Can’t help getting the warm fuzzies at RCNA convention

I am sure I am not the only one who returned from the Royal Canadian Numismatic Association annual convention in Winnipeg with a good feeling. In the interest of fairness, I should point out that one of the highlights for me was being installed as president of Canada’s national coin club. It is a challenging and humbling experience, knowing that I am walking in the footsteps of some of Canada’s numismatic greats. It means that for the next two years, I will be wearing two hats, as a numismatic journalist, and as an association president.

I do not see a particular conflict; I have always been a supporter of the RCNA, and organized coin collecting, and have written many editorials to that effect. I also noted it was my 23rd consecutive RCNA convention. I’d be tempted to brag, but I saw people in Winnipeg who have done all those, plus a few more before I came on the scene. Many of them I now view as friends. In fact, that is one of my common comments over the years in favour of coming “out of the closet” and joining organized collecting.

While much of coin collecting is about grading, history, the minting process, and the buying and selling of coins to meet a collecting goal, the fellowship that comes from associating with other collectors is a very tangible benefit as well. For one thing, a lot of coin collectors really are fun people who love to hang out and tell a few jokes, while comparing coins. Even more important for the new collector is the wealth of knowledge and experience that established collectors have. Drop by a local club, or hit a few shows, and you will start to make friends. The next thing you know you will start learning about grading coins, mintages, and obscure varieties that don’t appear in any of the standard references.

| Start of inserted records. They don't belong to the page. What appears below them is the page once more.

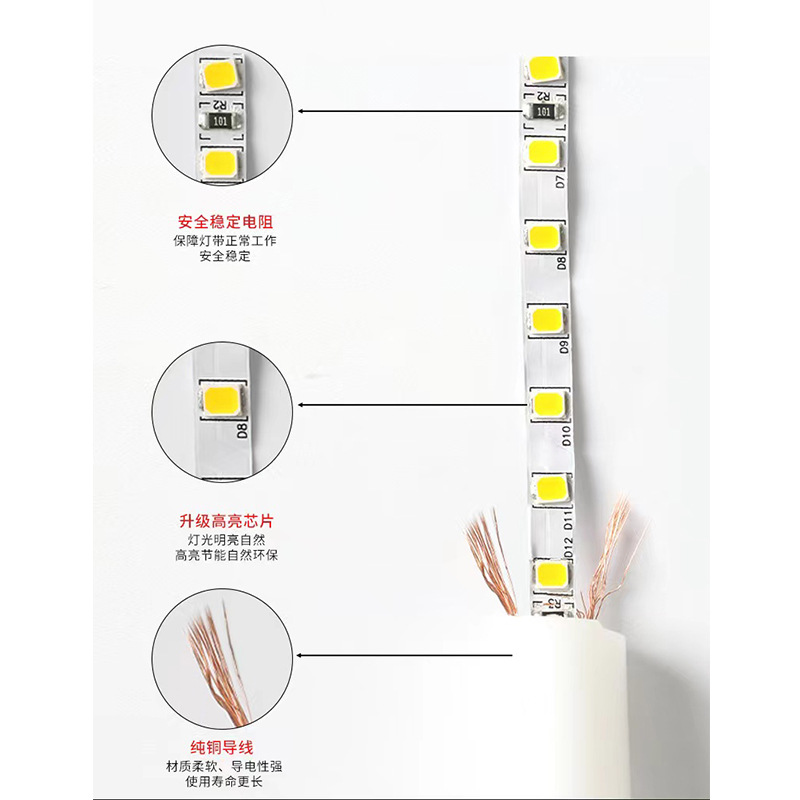 R2
101

安全稳定电阻
保障灯带正常工作
安全稳定

D8

升级高亮芯片
灯光明亮自然
高亮节能自然环保

纯铜导线
材质柔软、导电性强
使用寿命更长

R2
101
D7
D8
D9
D10
D11
D12
R3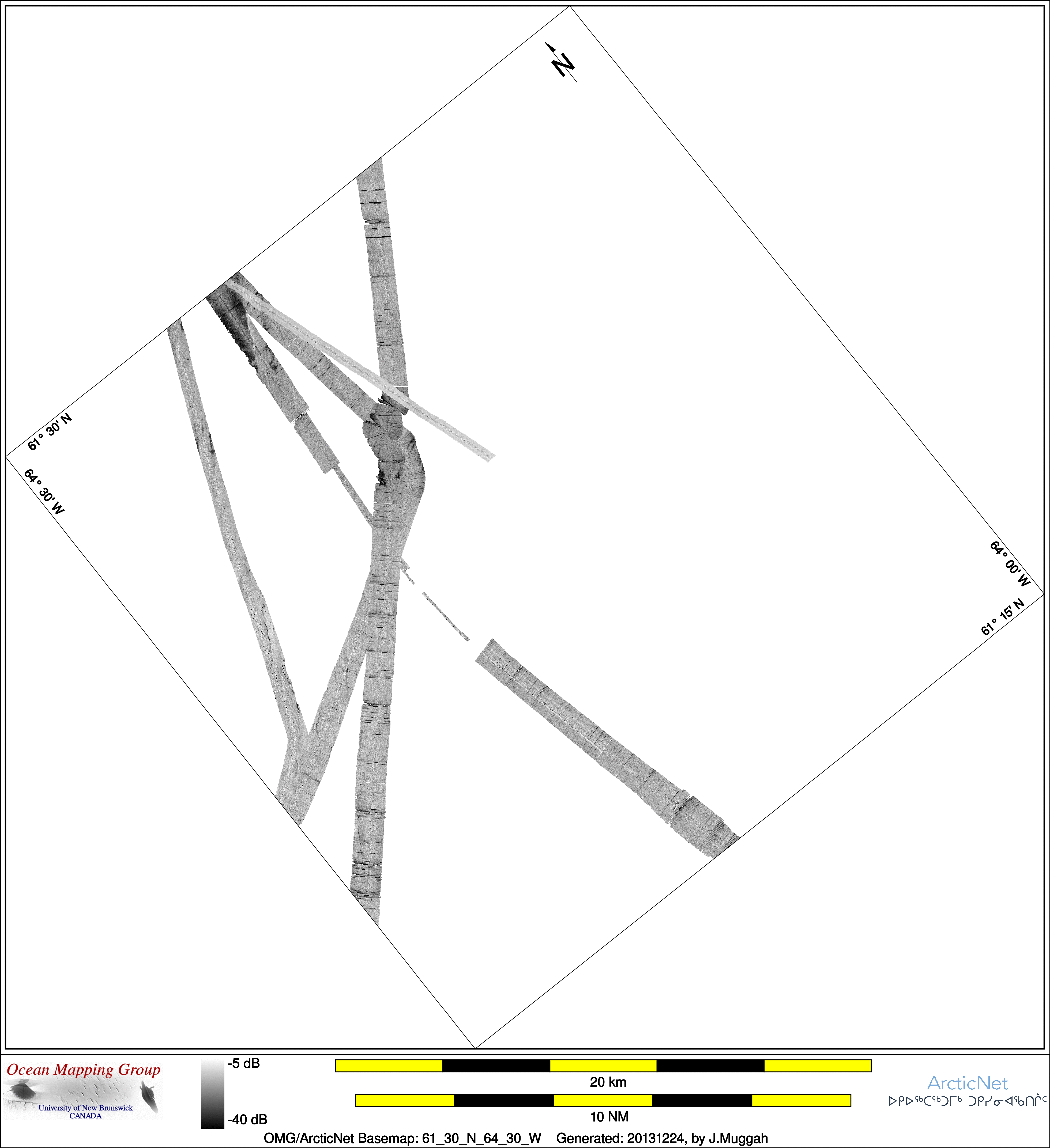 N

61° 30' N

64° 30' W

64° 00' W

61° 15' N

Ocean Mapping Group
University of New Brunswick
CANADA

-5 dB

-40 dB

20 km

10 NM

ArcticNet
ᐅᑭᐅᖅᑕᖅᑐᒥᒃ ᑐᑭᓯᓂᐊᖃᑎᒌᑦ

OMG/ArcticNet Basemap: 61_30_N_64_30_W Generated: 20131224, by J.Muggah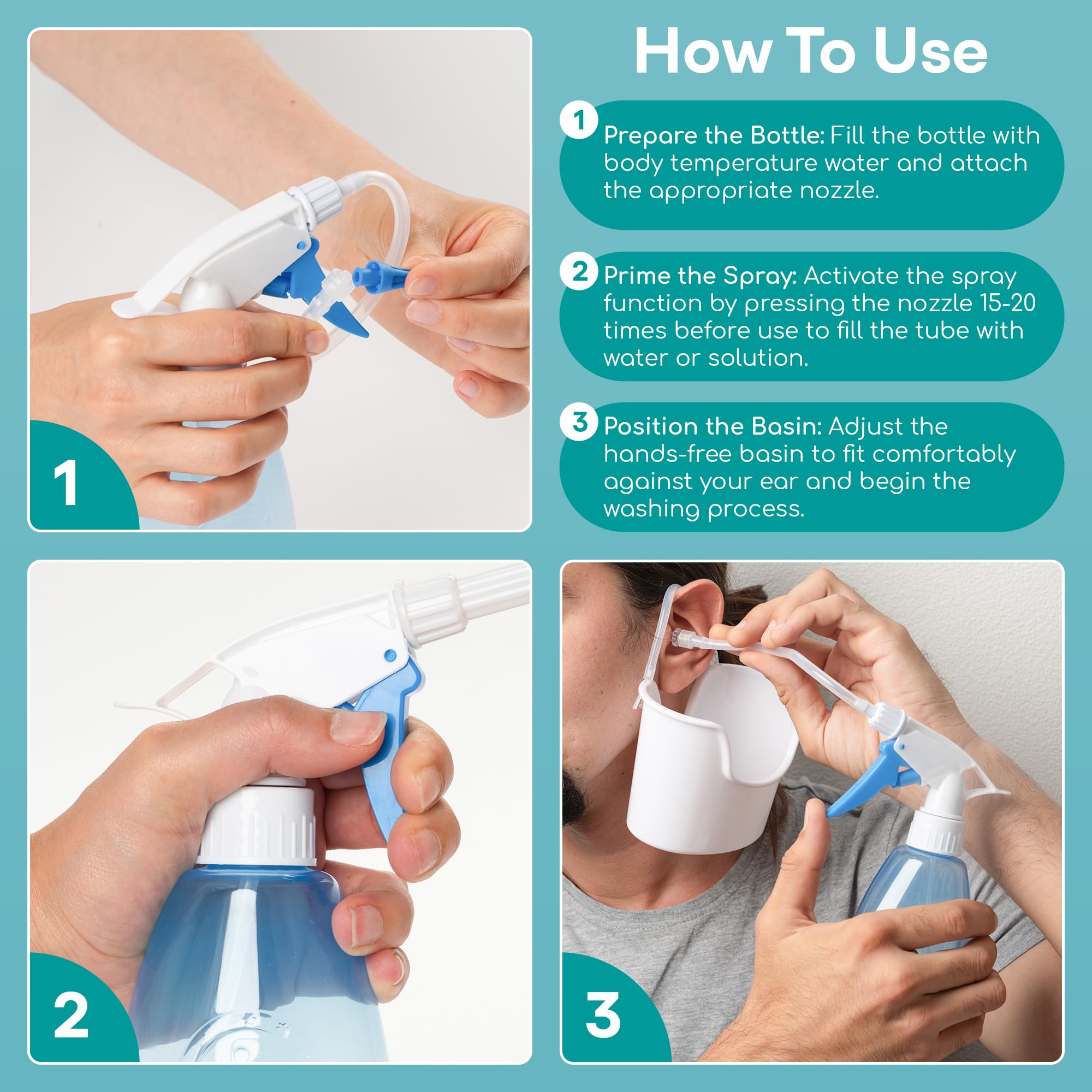 1

How To Use

1 Prepare the Bottle: Fill the bottle with body temperature water and attach the appropriate nozzle.

2 Prime the Spray: Activate the spray function by pressing the nozzle 15-20 times before use to fill the tube with water or solution.

3 Position the Basin: Adjust the hands-free basin to fit comfortably against your ear and begin the washing process.

2

3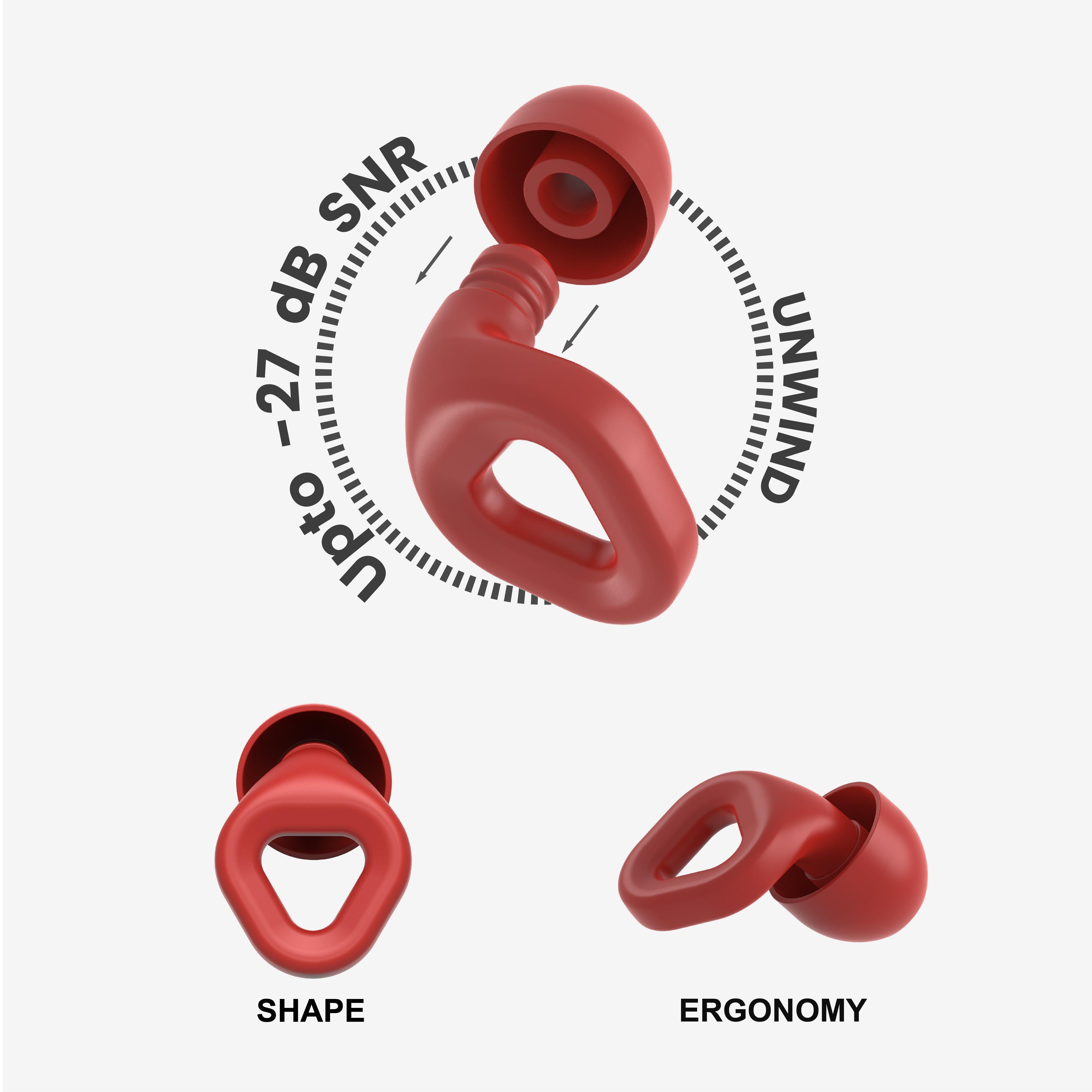 Upto -27 dB SNR

UNWIND

SHAPE

ERGONOMY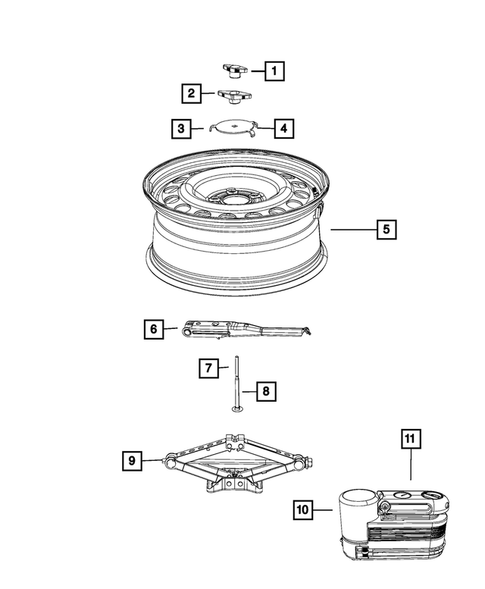 1
2
3
4
5
6
7
8
9
11
10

Even more important, these are people who will understand your somewhat unnatural obsession with coins. When you talk to the non-collector about coins, it always boils down to a question of what’s it worth. When you talk to the collector, it is most often about the beauty of the coin. The RCNA convention, since it is planned around events, offers one of the best opportunities for social interaction of the year. But there were other highlights worth mentioning. Just as many of those attending did, I had a tour of the Winnipeg Mint facility. It was the first time I had been through in a number of years, and the number of changes was quite remarkable.

The new plating line is impressive, as is the striking floor, which now has a few more presses than last time I was there, and the die making plant. I even had a somewhat limited peek at the coin DNA program. The folks there do an incredible job, and I was impressed that literally every person I came in contact with seemed genuinely friendly and happy. Another highlight was introducing our new publisher, Mike Walsh, to his first RCNA convention. Introducing is a rather strong word, since he hit the ground running and made friends with dealers and collectors in no time at all.